__EXTRAIT DU DOCUMENT__
^^^^^^^^^^^^^^^^

Lien vers une video d'improvisation de Jérôme de Philippe Lamotte: https://youtu.be/6Xe8MwTo0n0
 

Les 5 mots de Jérôme


Équilibre : ce mot a à voir avec mon premier métier de fil-de-fériste. C'est un mot qui raconte beaucoup de choses sur la vie. Equi-libre ou « la même liberté ». Quelque chose qu'on n'atteint jamais vraiment, une quête sans fin ! J'aime aussi transmettre à mes élèves cette question de l'équilibre dans le corps en mouvement. Équilibre de forces, de masses, d'organisation harmonieuse, équilibre des tensions internes dans nos tissus. On pourrait dire que c'est une question de bonne santé de préserver l'équilibre, l'homéostasie dans le corps. Équilibre entre la part active et la part passive du corps par exemple. Ce qui est beau, c'est que c'est un travail qui ne s'arrête jamais !
 
Chaos : ou la part d'inconnu, d'inconstance avec laquelle on navigue. C'est une idée qui m'a beaucoup nourrie. On ne peut pas tout contrôler. J'ai développé beaucoup de jeux de corps à partir de l'idée du chaos. Comment se laisser tomber par exemple. Se tenir en équilibre sur un pied, puis arrêter de compenser avec la cheville et se laisser tomber. Si on est vraiment très près de l'équilibre recherché, on peut se laisser tomber n'importe où. C'est un beau travail ! Comprendre ce qui est à l'oeuvre, puis lâcher et on ne sait pas ce qui va advenir. C'est le fameux battement de l'aile du papillon. On ne sait jamais ce qui va finalement advenir.

^^^^^^^^^^^^^^^^

[Enregistrements de questions spatiales]

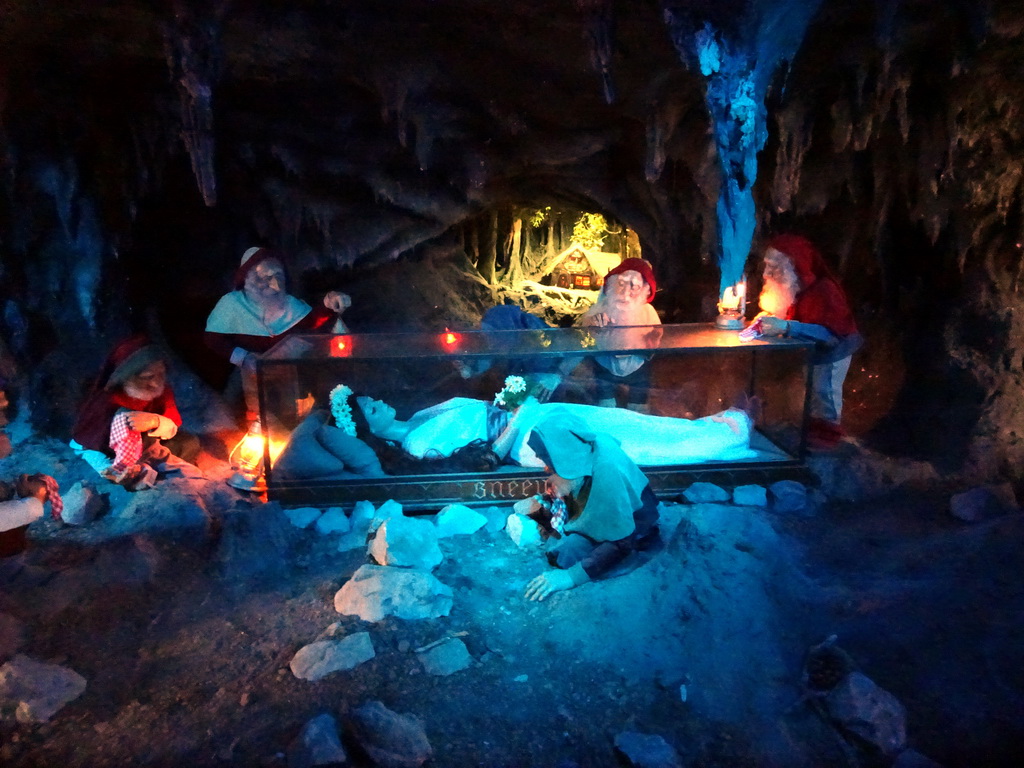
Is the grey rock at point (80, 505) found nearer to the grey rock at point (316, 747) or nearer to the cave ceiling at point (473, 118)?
the cave ceiling at point (473, 118)

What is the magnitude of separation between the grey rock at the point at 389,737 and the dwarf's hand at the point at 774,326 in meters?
3.68

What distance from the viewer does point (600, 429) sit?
455cm

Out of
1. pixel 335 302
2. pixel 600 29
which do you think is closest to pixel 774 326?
pixel 600 29

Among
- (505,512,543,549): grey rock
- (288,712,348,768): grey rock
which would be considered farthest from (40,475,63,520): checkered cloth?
(505,512,543,549): grey rock

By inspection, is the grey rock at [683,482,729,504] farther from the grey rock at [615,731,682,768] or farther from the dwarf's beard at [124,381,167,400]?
the dwarf's beard at [124,381,167,400]

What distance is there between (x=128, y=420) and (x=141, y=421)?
78 millimetres

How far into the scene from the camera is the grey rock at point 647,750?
2453mm

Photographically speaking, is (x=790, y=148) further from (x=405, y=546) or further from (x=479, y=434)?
(x=405, y=546)

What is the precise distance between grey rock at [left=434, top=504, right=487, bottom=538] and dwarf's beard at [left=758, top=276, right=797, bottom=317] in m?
2.84

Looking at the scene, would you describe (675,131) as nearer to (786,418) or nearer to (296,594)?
(786,418)

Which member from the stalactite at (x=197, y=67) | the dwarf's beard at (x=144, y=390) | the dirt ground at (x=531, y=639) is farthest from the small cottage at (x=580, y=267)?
the dwarf's beard at (x=144, y=390)

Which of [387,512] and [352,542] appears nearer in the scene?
[352,542]

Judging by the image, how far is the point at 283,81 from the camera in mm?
5297

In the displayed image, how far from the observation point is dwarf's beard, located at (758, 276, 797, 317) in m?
5.20
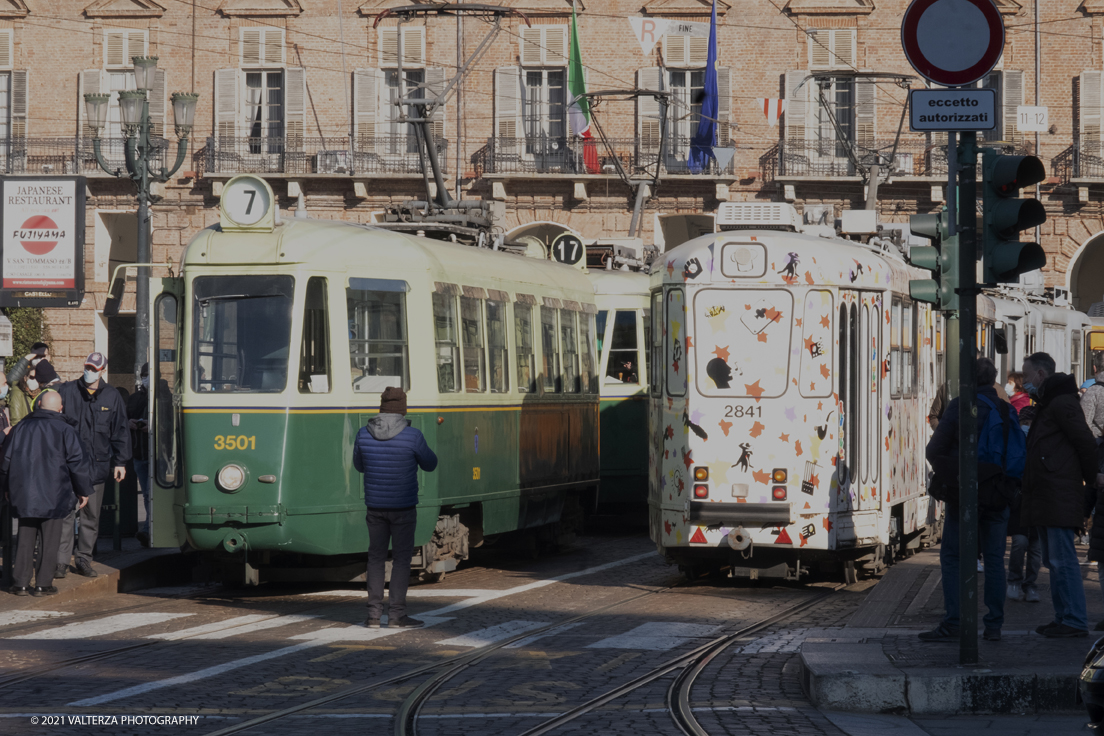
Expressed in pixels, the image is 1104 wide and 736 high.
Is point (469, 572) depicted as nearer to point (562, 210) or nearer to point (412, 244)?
point (412, 244)

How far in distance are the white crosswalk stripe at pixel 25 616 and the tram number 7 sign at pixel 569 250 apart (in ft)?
28.8

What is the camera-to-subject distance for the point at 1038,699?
834cm

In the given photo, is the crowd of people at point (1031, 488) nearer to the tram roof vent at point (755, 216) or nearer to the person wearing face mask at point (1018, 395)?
the person wearing face mask at point (1018, 395)

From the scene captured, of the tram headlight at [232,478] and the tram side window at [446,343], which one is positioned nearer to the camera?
the tram headlight at [232,478]

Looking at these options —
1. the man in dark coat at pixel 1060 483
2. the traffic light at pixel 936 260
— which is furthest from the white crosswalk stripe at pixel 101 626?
the man in dark coat at pixel 1060 483

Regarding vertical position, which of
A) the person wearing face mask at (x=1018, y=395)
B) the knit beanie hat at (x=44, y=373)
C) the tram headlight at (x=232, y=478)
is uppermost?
the knit beanie hat at (x=44, y=373)

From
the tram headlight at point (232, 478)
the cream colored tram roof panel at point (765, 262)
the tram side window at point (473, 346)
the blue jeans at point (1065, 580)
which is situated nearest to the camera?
the blue jeans at point (1065, 580)

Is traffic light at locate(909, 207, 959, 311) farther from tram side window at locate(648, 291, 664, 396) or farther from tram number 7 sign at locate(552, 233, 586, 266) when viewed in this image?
tram number 7 sign at locate(552, 233, 586, 266)

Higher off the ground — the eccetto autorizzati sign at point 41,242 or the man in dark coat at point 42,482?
the eccetto autorizzati sign at point 41,242

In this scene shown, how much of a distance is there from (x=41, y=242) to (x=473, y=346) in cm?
960

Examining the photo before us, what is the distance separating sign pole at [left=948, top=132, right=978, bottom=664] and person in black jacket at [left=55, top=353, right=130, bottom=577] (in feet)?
26.8

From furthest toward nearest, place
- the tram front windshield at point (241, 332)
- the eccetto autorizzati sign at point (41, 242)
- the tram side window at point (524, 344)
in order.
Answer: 1. the eccetto autorizzati sign at point (41, 242)
2. the tram side window at point (524, 344)
3. the tram front windshield at point (241, 332)

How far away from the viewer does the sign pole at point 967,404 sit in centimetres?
866

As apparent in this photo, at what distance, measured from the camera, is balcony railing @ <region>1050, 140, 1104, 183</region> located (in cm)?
3634
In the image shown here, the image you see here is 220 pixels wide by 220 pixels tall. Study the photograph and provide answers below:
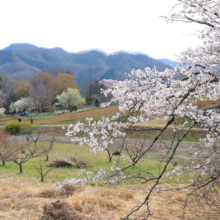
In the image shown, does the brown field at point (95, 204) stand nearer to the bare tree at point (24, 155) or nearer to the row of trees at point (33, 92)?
the bare tree at point (24, 155)

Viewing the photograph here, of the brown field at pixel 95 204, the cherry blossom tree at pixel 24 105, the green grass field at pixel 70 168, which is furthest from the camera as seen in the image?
the cherry blossom tree at pixel 24 105

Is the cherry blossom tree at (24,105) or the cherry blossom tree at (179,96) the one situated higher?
the cherry blossom tree at (179,96)

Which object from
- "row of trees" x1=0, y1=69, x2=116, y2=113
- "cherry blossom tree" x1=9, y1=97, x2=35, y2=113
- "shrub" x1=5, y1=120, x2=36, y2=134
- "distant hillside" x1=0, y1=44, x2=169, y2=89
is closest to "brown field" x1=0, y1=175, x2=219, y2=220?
"shrub" x1=5, y1=120, x2=36, y2=134

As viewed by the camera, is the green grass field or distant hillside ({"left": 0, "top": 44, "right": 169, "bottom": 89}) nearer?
the green grass field

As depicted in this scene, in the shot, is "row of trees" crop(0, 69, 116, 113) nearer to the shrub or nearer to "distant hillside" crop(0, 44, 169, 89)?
the shrub

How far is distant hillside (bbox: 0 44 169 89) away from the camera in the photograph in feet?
358

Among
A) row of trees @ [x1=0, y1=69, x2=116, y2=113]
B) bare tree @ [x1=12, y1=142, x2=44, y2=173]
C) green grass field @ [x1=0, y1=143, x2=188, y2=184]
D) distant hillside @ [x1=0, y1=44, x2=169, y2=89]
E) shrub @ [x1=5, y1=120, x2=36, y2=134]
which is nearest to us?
green grass field @ [x1=0, y1=143, x2=188, y2=184]

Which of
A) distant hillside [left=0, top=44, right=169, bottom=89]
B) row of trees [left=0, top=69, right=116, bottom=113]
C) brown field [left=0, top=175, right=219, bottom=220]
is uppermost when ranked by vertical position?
distant hillside [left=0, top=44, right=169, bottom=89]

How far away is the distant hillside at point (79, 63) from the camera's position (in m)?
109

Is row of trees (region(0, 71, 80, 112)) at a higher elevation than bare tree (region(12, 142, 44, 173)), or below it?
higher

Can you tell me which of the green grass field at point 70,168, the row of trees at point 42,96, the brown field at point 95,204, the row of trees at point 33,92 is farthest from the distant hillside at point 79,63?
the brown field at point 95,204

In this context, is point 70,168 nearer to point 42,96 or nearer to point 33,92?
point 42,96

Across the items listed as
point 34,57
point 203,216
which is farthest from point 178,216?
point 34,57

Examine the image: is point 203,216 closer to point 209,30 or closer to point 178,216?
point 178,216
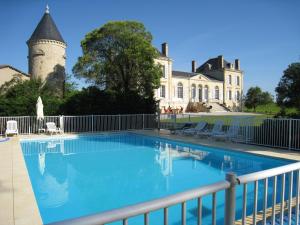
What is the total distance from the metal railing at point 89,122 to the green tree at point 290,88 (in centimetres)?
945

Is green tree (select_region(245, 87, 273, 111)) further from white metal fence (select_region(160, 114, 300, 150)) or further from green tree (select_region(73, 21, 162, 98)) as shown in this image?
white metal fence (select_region(160, 114, 300, 150))

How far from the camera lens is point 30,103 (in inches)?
695

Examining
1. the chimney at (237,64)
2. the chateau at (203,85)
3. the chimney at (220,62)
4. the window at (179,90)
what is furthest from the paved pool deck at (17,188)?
the chimney at (237,64)

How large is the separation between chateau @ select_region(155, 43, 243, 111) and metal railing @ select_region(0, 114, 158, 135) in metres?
21.8

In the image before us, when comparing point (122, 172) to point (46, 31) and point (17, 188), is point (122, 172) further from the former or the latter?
point (46, 31)

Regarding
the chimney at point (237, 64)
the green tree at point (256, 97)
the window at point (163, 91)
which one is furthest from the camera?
the chimney at point (237, 64)

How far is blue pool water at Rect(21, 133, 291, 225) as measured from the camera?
601 centimetres

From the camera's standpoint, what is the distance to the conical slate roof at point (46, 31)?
29.8 m

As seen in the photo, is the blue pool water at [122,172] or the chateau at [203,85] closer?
the blue pool water at [122,172]

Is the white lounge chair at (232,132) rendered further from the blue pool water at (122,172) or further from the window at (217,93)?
the window at (217,93)

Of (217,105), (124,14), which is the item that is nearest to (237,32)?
(124,14)

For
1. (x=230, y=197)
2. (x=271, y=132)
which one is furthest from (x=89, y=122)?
(x=230, y=197)

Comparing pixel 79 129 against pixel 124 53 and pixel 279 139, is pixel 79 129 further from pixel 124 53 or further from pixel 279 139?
pixel 279 139

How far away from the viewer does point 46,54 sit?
29547mm
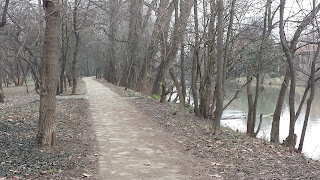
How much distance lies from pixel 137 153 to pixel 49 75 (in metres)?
2.44

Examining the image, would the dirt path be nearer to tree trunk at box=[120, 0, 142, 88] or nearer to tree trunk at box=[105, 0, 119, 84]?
tree trunk at box=[105, 0, 119, 84]

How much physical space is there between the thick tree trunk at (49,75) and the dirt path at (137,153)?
1.23 m

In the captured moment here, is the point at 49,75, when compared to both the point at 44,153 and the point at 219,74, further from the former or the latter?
the point at 219,74

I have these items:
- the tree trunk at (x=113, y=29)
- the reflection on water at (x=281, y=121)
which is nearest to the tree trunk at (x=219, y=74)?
the reflection on water at (x=281, y=121)

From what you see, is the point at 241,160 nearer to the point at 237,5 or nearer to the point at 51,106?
the point at 51,106

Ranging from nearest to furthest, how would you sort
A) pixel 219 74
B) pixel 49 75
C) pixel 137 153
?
pixel 49 75 < pixel 137 153 < pixel 219 74

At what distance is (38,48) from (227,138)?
13894mm

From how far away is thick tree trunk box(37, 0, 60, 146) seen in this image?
6.59m

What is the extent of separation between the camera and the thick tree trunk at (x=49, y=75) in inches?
260

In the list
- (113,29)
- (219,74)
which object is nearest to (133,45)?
(113,29)

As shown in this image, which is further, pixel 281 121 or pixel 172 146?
pixel 281 121

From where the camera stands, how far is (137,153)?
7.06 m

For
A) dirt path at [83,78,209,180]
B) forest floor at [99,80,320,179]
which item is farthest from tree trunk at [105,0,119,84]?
forest floor at [99,80,320,179]

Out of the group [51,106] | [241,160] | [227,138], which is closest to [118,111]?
[227,138]
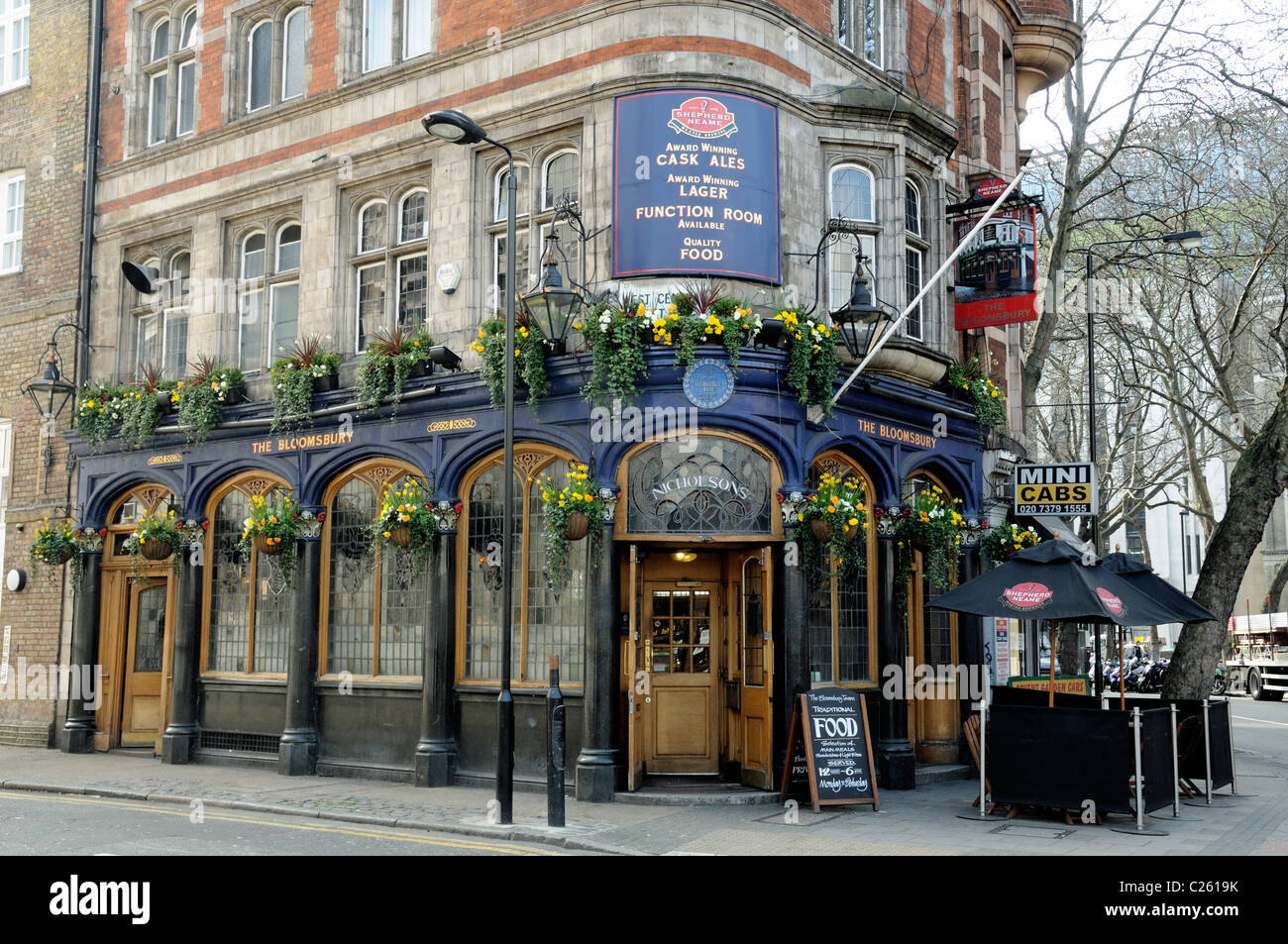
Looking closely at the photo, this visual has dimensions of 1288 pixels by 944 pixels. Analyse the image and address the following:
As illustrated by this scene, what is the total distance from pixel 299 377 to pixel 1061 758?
35.4 feet

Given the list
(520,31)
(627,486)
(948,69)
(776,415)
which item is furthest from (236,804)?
(948,69)

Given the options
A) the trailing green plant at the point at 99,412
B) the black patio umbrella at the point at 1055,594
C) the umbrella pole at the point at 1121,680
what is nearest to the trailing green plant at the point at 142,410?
the trailing green plant at the point at 99,412

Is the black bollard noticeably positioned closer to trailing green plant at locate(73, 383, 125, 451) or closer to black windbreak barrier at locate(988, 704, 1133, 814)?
black windbreak barrier at locate(988, 704, 1133, 814)

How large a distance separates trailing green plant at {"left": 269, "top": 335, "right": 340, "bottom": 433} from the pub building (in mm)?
264

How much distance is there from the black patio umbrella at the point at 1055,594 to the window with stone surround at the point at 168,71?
1410 centimetres

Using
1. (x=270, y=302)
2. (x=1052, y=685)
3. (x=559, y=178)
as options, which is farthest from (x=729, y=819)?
(x=270, y=302)

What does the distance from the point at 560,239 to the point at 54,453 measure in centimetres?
1049

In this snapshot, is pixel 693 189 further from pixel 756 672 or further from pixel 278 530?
pixel 278 530

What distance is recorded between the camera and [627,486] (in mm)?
13922

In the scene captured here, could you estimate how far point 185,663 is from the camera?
17.9 meters

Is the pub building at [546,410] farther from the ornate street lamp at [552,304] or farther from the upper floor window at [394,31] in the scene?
the ornate street lamp at [552,304]

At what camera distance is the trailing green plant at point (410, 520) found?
1525 cm

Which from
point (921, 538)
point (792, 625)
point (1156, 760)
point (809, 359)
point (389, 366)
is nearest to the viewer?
point (1156, 760)

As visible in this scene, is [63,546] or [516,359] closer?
[516,359]
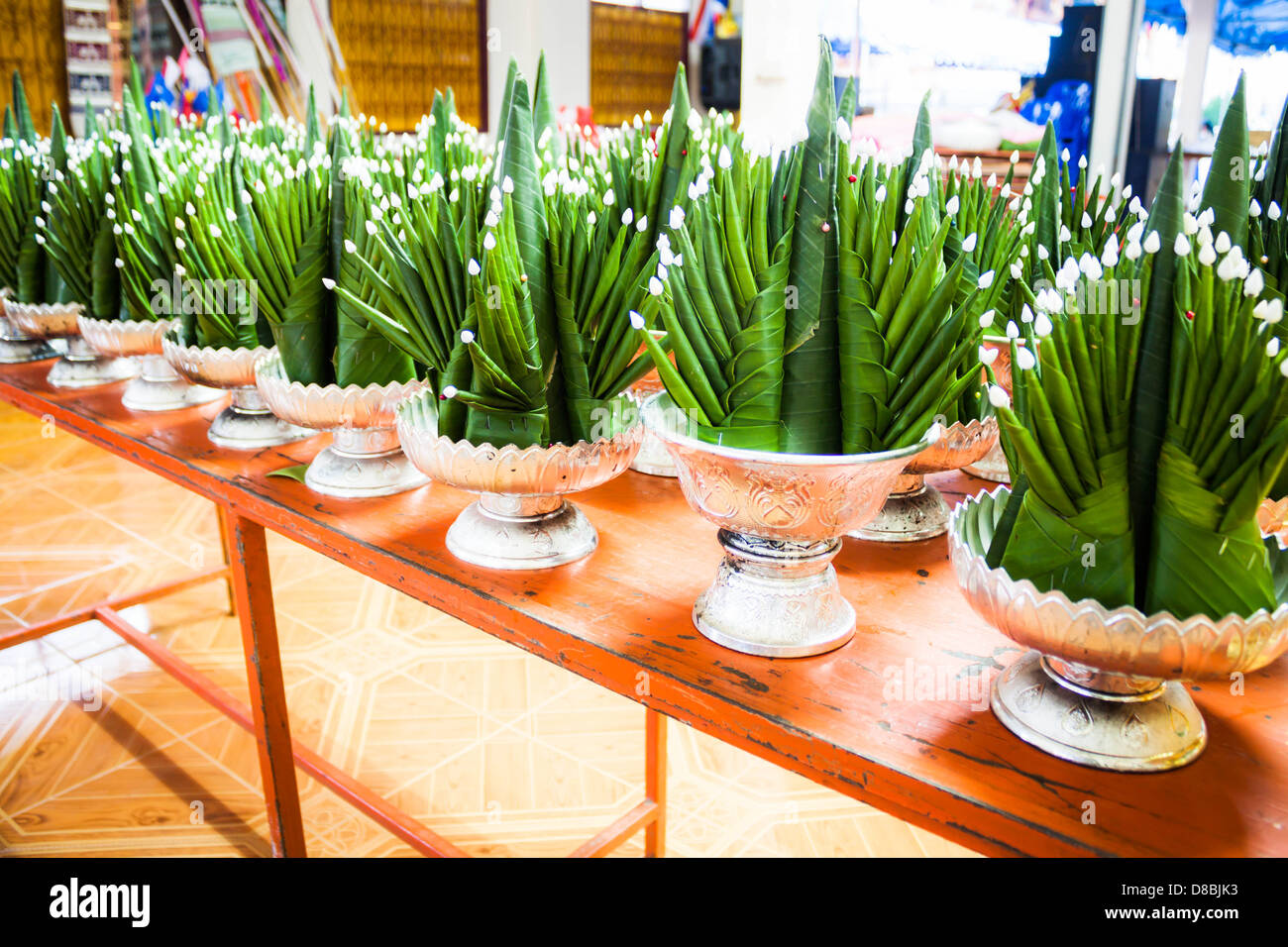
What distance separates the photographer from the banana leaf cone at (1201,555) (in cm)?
60

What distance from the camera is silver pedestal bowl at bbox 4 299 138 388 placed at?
1581mm

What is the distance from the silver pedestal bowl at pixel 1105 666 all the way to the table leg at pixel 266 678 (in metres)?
0.91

^^^^^^^^^^^^^^^^

__CONSIGNES À SUIVRE__
• A. Recopiez fidèlement le passage de l'extrait sur les cinq mots de Jérôme qui va de « Lien vers une » jusqu'à « s'arrête jamais ! ».
• B. D'après l'extrait sur les cinq mots de Jérôme, quel premier métier l'auteur a-t-il exercé ?
• C. Reprenez l'extrait sur les cinq mots de Jérôme là où il s'arrête et poursuivez-le.

__LES RÉPONSES__
• A.
Lien vers une video d'improvisation de Jérôme de Philippe Lamotte: https://youtu.be/6Xe8MwTo0n0
 

Les 5 mots de Jérôme


Équilibre : ce mot a à voir avec mon premier métier de fil-de-fériste. C'est un mot qui raconte beaucoup de choses sur la vie. Equi-libre ou « la même liberté ». Quelque chose qu'on n'atteint jamais vraiment, une quête sans fin ! J'aime aussi transmettre à mes élèves cette question de l'équilibre dans le corps en mouvement. Équilibre de forces, de masses, d'organisation harmonieuse, équilibre des tensions internes dans nos tissus. On pourrait dire que c'est une question de bonne santé de préserver l'équilibre, l'homéostasie dans le corps. Équilibre entre la part active et la part passive du corps par exemple. Ce qui est beau, c'est que c'est un travail qui ne s'arrête jamais !

• B. Fil-de-fériste.

• C.
 
Sauvage : « Sauvage » compense ce qui est analytique, rationnel dans la démarche insiprée par Axis Syllabus. Axis Syllabus n'aurait aucune raison d'être si on était resté dans l'animalité ! Par conséquent, retrouver, se reconnecter à sa part sauvage, animale est important. On n'a pas toujours besoin d'en parler, il suffit parfois de lâcher la vapeur et de voir ce qui reste ! Lâcher la forme, laisse la place à l'intelligence instinctive, directe. De même qu'à l'intérieur du corps, nos cellules fonctionnent sans qu'on ait besoin de s'en préoccuper ! Ces trois mots — équilibre chaos sauvage — forment un ensemble cohérent, une sorte de cycle.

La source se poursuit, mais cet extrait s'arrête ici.